Enriching Educational Experiences
· 59.4 (Randolph College) vs. 40.5 (Total NSSE)
· Study abroad, internships, foreign-language mastery, co-curricular activities, and interactions with others of diverse races, ethnicities, beliefs, and backgrounds enhance students’ educational experiences far beyond formal coursework. Randolph College seniors reported participation in these enriching activities at levels significantly higher than students in the comparison groups.
· At a minimum, all Randolph students study a foreign language as a general education requirement, and 40 percent of students participate in study abroad prior to graduation. Randolph student internships, from the neonatal unit at a local hospital to the Lyric Opera in Chicago, offer a world of applied learning experience, synthesis, communication, and creative problem solving. Randolph’s hallmark geographic and ethnic student diversity provides a rich environment to explore and understand the experiences and beliefs of people from different backgrounds, supporting the College’s goal of graduating globally-educated, interculturally-sensitive leaders, citizens, and educators. And co-curricular experiences abound, from the Greek Play to summer research, the Symposium of Artists and Scholars, Model UN, Ethics Bowl, American Culture adventures, athletics, and over 40 student clubs and organizations.
Supportive Campus Environment
· 64.4 (Randolph College) vs. 59.6 (Total NSSE)
· The Supportive Campus Environment benchmark indicates the extent to which students feel that the many facets of the College support their success.

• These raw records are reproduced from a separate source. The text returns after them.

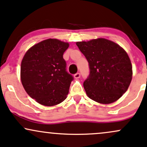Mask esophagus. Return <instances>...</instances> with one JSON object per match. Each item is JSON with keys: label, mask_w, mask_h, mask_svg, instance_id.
I'll return each mask as SVG.
<instances>
[{"label": "esophagus", "mask_w": 147, "mask_h": 147, "mask_svg": "<svg viewBox=\"0 0 147 147\" xmlns=\"http://www.w3.org/2000/svg\"><path fill=\"white\" fill-rule=\"evenodd\" d=\"M81 76V75H80V73H79V72H77V73L75 74V75H74V77H75V79H79Z\"/></svg>", "instance_id": "34e87169"}]
</instances>
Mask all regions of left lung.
Segmentation results:
<instances>
[{
	"instance_id": "1",
	"label": "left lung",
	"mask_w": 147,
	"mask_h": 147,
	"mask_svg": "<svg viewBox=\"0 0 147 147\" xmlns=\"http://www.w3.org/2000/svg\"><path fill=\"white\" fill-rule=\"evenodd\" d=\"M76 45L89 63V77L84 82L87 96L105 105L118 100L133 78V67L126 51L102 38L77 42Z\"/></svg>"
}]
</instances>
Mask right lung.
I'll list each match as a JSON object with an SVG mask.
<instances>
[{
  "mask_svg": "<svg viewBox=\"0 0 147 147\" xmlns=\"http://www.w3.org/2000/svg\"><path fill=\"white\" fill-rule=\"evenodd\" d=\"M69 43L49 38L32 46L24 54L20 77L30 98L47 107L65 100L73 77L66 72L63 53Z\"/></svg>",
  "mask_w": 147,
  "mask_h": 147,
  "instance_id": "obj_1",
  "label": "right lung"
}]
</instances>
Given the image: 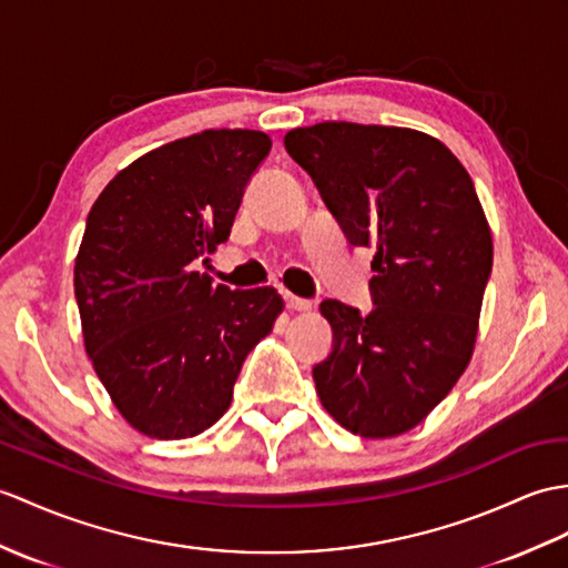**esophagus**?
<instances>
[{
    "instance_id": "esophagus-1",
    "label": "esophagus",
    "mask_w": 568,
    "mask_h": 568,
    "mask_svg": "<svg viewBox=\"0 0 568 568\" xmlns=\"http://www.w3.org/2000/svg\"><path fill=\"white\" fill-rule=\"evenodd\" d=\"M283 297H285L287 310H293V312H307V310H312V302L310 300H302V297H295V295H290V293H285Z\"/></svg>"
}]
</instances>
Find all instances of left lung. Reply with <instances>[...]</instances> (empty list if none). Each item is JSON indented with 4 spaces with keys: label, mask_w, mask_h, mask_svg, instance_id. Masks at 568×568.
<instances>
[{
    "label": "left lung",
    "mask_w": 568,
    "mask_h": 568,
    "mask_svg": "<svg viewBox=\"0 0 568 568\" xmlns=\"http://www.w3.org/2000/svg\"><path fill=\"white\" fill-rule=\"evenodd\" d=\"M285 150L312 176L353 246L375 248L373 310H320L334 344L314 365L324 408L361 438L418 426L469 365L491 275L489 222L467 169L408 128L326 121Z\"/></svg>",
    "instance_id": "1"
}]
</instances>
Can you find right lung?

Factors include academic and social support; quality of relationships with faculty, staff, and other students; and help in coping with non-academic responsibilities. Again, Randolph seniors’ responses to the NSSE survey affirmed the College’s good practices in supporting its students.

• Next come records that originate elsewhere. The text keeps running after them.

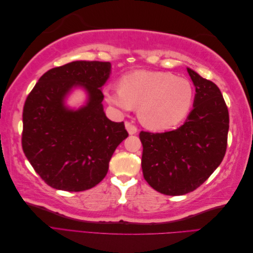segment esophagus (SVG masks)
I'll use <instances>...</instances> for the list:
<instances>
[{
  "label": "esophagus",
  "mask_w": 253,
  "mask_h": 253,
  "mask_svg": "<svg viewBox=\"0 0 253 253\" xmlns=\"http://www.w3.org/2000/svg\"><path fill=\"white\" fill-rule=\"evenodd\" d=\"M126 129H127V132H128L129 135L136 134L137 131H138V129H137V127H136L134 125H132L131 122H128V121L126 122Z\"/></svg>",
  "instance_id": "esophagus-1"
}]
</instances>
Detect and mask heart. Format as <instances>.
<instances>
[{
    "label": "heart",
    "mask_w": 253,
    "mask_h": 253,
    "mask_svg": "<svg viewBox=\"0 0 253 253\" xmlns=\"http://www.w3.org/2000/svg\"><path fill=\"white\" fill-rule=\"evenodd\" d=\"M103 94L106 102L121 112L138 108L143 126L156 131L179 124L194 100L189 80L155 71L129 73L120 79V86H106Z\"/></svg>",
    "instance_id": "obj_1"
}]
</instances>
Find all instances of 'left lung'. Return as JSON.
I'll return each mask as SVG.
<instances>
[{"instance_id": "1", "label": "left lung", "mask_w": 253, "mask_h": 253, "mask_svg": "<svg viewBox=\"0 0 253 253\" xmlns=\"http://www.w3.org/2000/svg\"><path fill=\"white\" fill-rule=\"evenodd\" d=\"M195 86L193 110L174 131H141V167L149 185L166 195L192 192L210 177L227 150L229 113L215 83L187 68Z\"/></svg>"}]
</instances>
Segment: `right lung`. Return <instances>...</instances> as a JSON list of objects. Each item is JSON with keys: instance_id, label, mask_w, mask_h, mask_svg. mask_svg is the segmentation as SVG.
Segmentation results:
<instances>
[{"instance_id": "1", "label": "right lung", "mask_w": 253, "mask_h": 253, "mask_svg": "<svg viewBox=\"0 0 253 253\" xmlns=\"http://www.w3.org/2000/svg\"><path fill=\"white\" fill-rule=\"evenodd\" d=\"M110 73V62L74 61L45 73L26 98L23 152L53 189L80 192L98 185L113 153L128 136L124 121L113 122L103 112L101 87ZM75 86L89 94L87 104L77 111L64 105Z\"/></svg>"}]
</instances>
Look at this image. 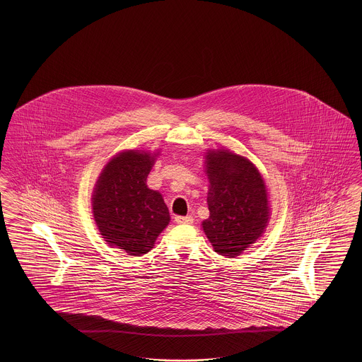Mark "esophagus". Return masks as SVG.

· The strongest factors in Randolph seniors’ responses were the College’s emphasis on providing the support students need to succeed academically and the quality of their relationships with faculty members. The Learning Resources Center, the Writing Lab, and the Ethyl Center for math and science are available to support students at every level of ability and at every phase of their work. In their senior capstone experiences, students work on independent projects with close mentorship of their faculty advisors, presenting their research or creative outcomes to peers and faculty.
The NSSE project is sponsored by the Pew Charitable Trusts, the Carnegie Foundation for the Advancement of Teaching, and the Pew Forum for Undergraduate Learning.